Public Theater stands by its controversial 'Julius Caesar' with Trump lookalike

PHOTO: In this May 21, 2017, photo, the cast of The Public Theaters Free Shakespeare in the Park production of Julius Caesar in New York runs through a dress rehearsal.PlayThe Public Theater via AP
WATCH Public Theater stands by its controversial 'Julius Caesar'

After two companies dropped their sponsorship of the production, New York’s Public Theater is standing by its controversial production of "Julius Caesar," in which the title character, a Trump lookalike, is assassinated on stage.

"We stand completely behind our production of 'Julius Caesar,'" the nonprofit theater company wrote in a statement obtained by ABC News. "We recognize that our interpretation of the play has provoked heated discussion; audiences, sponsors and supporters have expressed varying viewpoints and opinions. Such discussion is exactly the goal of our civically-engaged theater; this discourse is the basis of a healthy democracy."

The statement went on to say, "Our production of 'Julius Caesar' in no way advocates violence towards anyone. Shakespeare's play, and our production, make the opposite point: those who attempt to defend democracy by undemocratic means pay a terrible price and destroy the very thing they are fighting to save. For over 400 years, Shakespeare’s play has told this story and we are proud to be telling it again in Central Park."

Delta Air Lines and Bank of America pulled their sponsorship of the production over the weekend following an outcry over the production on Twitter.

In a statement on Sunday, Delta Air Lines said it was pulling its sponsorship from The Public Theater "effective immediately."

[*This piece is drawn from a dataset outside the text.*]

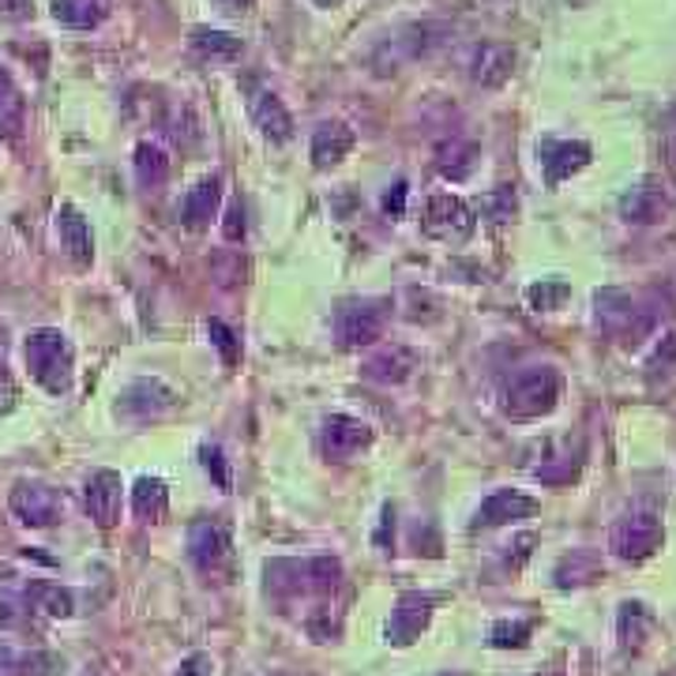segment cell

"No matter what your political stance may be, the graphic staging of ‘Julius Caesar’ at this summer's Free Shakespeare in the Park does not reflect Delta Air Lines' values," the statement said. "Their artistic and creative direction crossed the line on the standards of good taste."

Later, on Twitter, Bank of America said it was withdrawing its funding for the production.

"The Public Theater chose to present Julius Caesar in such a way that was intended to provoke and offend," the bank said in a tweet. "Had this intention been made known to us, we would have decided not to sponsor it."

In the Public Theater's version of Shakespeare's classic play, Caesar, played by Gregg Henry, is portrayed as a Trump lookalike with a gold bathtub and a wife with a Slavic accent, reminiscent of Melania Trump.

In the play's third act, Caesar is knifed to death on stage by a group of women and minorities.

Among those speaking out against the play were Trump's sons.

"I wonder how much of this ‘art’ is funded by taxpayers? Serious question, when does ‘art’ become political speech & does that change things?" Donald Trump Jr. tweeted on Sunday in response to a Fox News story about the play.

Eric Trump praised Delta and Bank of America for dropping its sponsorship.

But not everyone praised the two companies for their decision.

Beau Willimon, the creator of "House of Cards," declared he will no longer fly Delta.

He also urged to others to donate to the Public Theater in light of the lost sponsors.

“Fargo” and “The Leftovers” actress Carrie Coon was among those who heeded Willimon's call.

Meanwhile, the National Endowment for the Arts was pulled into the fracas, and released its own statement that it had nothing to do with the Public Theater's production.

"In the past, the New York Shakespeare Festival has received project-based NEA grants to support performances of Shakespeare in the Park by the Public Theater. However, no NEA funds have been awarded to support this summer’s Shakespeare in the Park production of ‘Julius Caesar’ and there are no NEA funds supporting the New York State Council on the Arts’ grant to Public Theater or its performances," the statement read.

The Public Theater's "Julius Caesar" began in previews May 23 and is scheduled to run until June 18.